→ Source passage:

============================================================

= Auto-enrolment in the Republic of Ireland =

Pension system in Ireland

Auto-enrolment in the Republic of Ireland, formally My Future Fund, is a government scheme to provide private pensions for employed persons within the state to supplement the state pensions system and provide an easier and cheaper way of contributing outside of other private pension products such as a Personal Retirement Savings Account and occupational pension schemes.

This occurs by way of a non tax-deductible contribution of a percentage of an employee's income, along with an equal monetary contribution from the employer and a smaller prescribed percentage contribution from the government.

One of the core aims of the scheme is to provide pensions for those outside of the current net, i.e. lower earners without access to or knowledge of occupational pension schemes.

==Overview==
The scheme officially commenced in July 2024, when automatic enrolment legislation was enacted by way of the Automatic Enrolment Retirement Savings System Bill 2024 which was passed through the Dáil by minister Heather Humphreys. ('Auto-enrolment' is short for automatic enrolment.)

============================================================

→ Stored records:
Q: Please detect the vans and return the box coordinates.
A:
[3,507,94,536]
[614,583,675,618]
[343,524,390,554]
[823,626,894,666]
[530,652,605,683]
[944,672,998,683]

============================================================

→ What to do: Please pick up the text on auto-enrolment in the Republic of Ireland and continue it from the point where it stops. The records don't matter here.

→ Output for this task:
The scheme will be overseen by the National Automatic Enrolment Retirement Savings Authority (NAERSA) and Tata Consultancy Services was selected as the preferred bidder to run the system.

The system commences on 1 January 2026 with employees between the age of 23 - 60, earning over €20,000 and not in a pension scheme (paying into a pension via payroll) will be automatically enrolled. Workers can opt out between months 6-8 and can get a refund of their contributions but will be automatically re-enrolled every 2 years if they meet the eligibility criteria.

Employees who start paying into another private pension scheme will automatically see their contributions cease to the My Future Fund scheme.

The employer's and government's contribution are capped based on an annual gross salary of €80,000 although employees can still contribute to the scheme over this level of income.

The scheme has been criticised as contributions to the scheme are not tax deductible, unlike contributions to a PRSA or occupational pension scheme with the scheme seen as initially penalising those who are less knowledgeable, younger or on a lower income.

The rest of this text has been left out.